Menudo día de mierda.
Al tomar el atajo por el campo de entrenamiento del instituto me encontré con los sacos de placaje; sus siluetas estoicas, como hombres que conocen el valor de morderse la lengua, semblaban hacerme burla. Intenté consolarme, diciendo que había hecho el bien, que había servido a la verdad y mostrado noble valentía. Mas no trovaba consuelo posible. Era tan raro. ¿Por qué había hecho eso? Me sentía como un completo gilipollas que debería haber dejado todo estar y ser más moderado.
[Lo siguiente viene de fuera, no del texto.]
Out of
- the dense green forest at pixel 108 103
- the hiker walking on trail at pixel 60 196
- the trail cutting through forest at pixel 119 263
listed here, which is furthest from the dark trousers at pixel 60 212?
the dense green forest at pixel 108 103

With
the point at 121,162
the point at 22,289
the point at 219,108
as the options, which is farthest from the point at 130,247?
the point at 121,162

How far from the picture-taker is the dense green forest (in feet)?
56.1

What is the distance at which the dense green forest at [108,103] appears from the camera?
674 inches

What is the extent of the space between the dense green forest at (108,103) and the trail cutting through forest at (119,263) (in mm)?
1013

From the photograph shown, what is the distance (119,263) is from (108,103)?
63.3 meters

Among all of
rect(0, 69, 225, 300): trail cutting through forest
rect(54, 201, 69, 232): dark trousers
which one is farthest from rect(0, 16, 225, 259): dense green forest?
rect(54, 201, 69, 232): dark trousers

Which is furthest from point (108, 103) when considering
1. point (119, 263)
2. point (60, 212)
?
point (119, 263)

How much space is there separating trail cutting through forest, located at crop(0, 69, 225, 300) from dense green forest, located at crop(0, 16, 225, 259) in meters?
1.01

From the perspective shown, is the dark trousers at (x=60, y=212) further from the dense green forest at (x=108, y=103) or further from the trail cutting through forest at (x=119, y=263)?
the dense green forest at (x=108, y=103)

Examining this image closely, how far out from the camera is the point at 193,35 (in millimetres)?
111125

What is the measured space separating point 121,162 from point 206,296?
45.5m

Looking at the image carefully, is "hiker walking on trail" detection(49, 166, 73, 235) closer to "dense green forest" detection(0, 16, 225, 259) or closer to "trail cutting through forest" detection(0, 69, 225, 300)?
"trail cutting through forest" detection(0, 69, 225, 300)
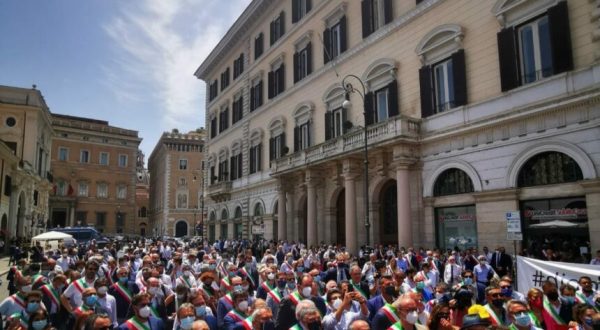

Realmente la había cagado bien gorda, sin peros. Mas, por otro lado, ¿no llegó a vestir, en cierta ocasión, el diablo mismo, la prenda de la moderación, para ansí cumplir su propósito? ¿No era loable que los sucesos pudieran proceder de modo que Don Murray fuera castigado? Aunque, bien pensado, ¿quién me creía que era? ¿Alguien importante?
Mierda.
Maldita sea.
Menuda cagada.
Iba a ser difícil vivir con esto.
Ya casi estaba completamente restituido a mi yo normal, lo cual, creedme, no era ninguna fiesta.
Me dio la impresión de que acaba de digerir un último fragmento de la pastilla. Lo cual me proporcionó un breve pero potente momento de retorno. A mi yo pretérito. Quien, elevado y confiado en exceso, me había llevado por el mal camino.
Me dirigí a la vera del río, y demoré mi estancia allí un tiempo, mientras el sol, en poniente, se fundía con el agua, entregando su luz y sus colores varios con generosidad, en una demostración de magnificencia que precedió al más maravilloso silencio.